*** Task inputs

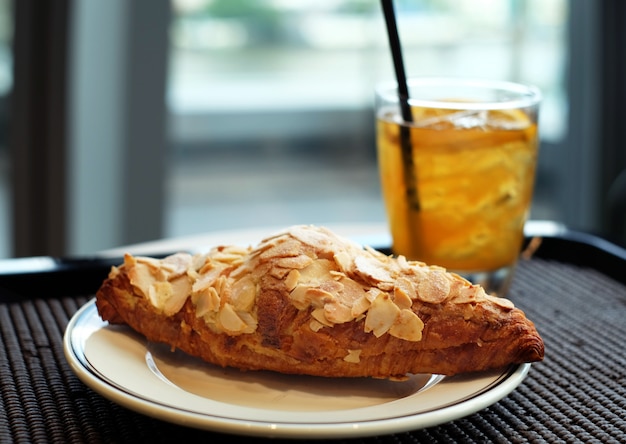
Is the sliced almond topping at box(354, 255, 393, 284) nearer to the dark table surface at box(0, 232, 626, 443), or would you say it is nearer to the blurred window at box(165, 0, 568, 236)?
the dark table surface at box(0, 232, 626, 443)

******
*** Task inputs

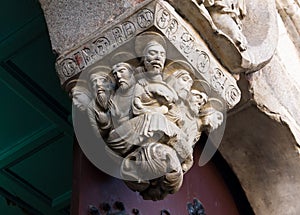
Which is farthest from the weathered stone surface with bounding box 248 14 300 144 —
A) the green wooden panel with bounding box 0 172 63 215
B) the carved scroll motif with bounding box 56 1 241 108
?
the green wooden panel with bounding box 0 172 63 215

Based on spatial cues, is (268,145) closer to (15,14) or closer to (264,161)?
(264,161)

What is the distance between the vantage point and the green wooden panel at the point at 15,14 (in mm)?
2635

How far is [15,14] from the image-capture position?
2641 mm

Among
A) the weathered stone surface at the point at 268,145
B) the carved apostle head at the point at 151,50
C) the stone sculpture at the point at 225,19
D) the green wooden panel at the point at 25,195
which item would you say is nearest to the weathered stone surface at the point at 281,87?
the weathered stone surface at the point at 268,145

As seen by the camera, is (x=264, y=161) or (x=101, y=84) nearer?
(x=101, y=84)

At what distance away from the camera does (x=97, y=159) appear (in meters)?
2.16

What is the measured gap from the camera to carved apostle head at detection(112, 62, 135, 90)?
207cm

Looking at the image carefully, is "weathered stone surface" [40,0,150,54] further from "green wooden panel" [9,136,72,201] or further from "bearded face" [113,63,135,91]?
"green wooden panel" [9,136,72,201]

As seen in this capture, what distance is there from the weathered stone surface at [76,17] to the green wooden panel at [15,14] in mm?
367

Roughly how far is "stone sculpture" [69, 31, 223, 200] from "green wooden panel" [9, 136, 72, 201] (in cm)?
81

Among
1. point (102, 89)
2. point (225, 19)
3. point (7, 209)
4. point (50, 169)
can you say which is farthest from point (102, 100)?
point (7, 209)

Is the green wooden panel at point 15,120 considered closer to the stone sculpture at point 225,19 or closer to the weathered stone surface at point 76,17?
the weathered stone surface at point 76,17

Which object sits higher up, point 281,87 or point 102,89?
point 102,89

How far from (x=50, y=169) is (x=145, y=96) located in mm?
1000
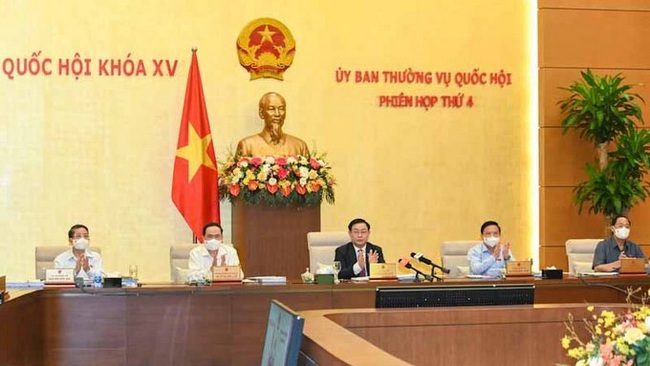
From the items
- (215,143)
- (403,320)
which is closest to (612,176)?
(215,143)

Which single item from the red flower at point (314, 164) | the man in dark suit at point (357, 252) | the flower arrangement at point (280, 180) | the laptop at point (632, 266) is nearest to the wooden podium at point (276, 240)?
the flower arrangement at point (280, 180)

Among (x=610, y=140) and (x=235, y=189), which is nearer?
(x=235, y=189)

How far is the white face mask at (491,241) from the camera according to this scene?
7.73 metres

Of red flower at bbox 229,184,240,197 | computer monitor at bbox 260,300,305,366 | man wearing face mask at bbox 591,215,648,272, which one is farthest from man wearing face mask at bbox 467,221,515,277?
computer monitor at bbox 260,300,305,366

******
*** Task inputs

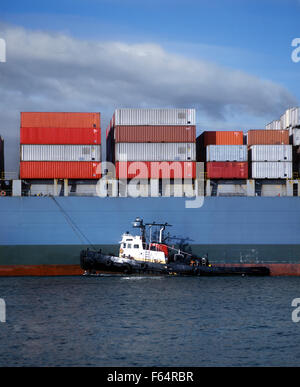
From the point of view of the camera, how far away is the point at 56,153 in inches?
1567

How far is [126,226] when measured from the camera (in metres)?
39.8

******

* Objective
Arrange the material from the line containing "How far is the" through the line containing "7.73 metres", inclusive, as a JSON list of strings with one string per line and blank lines omitted.

* Complete answer
[
  "How far is the white face mask at (491,241) from the camera according to this scene?",
  "7.73 metres"
]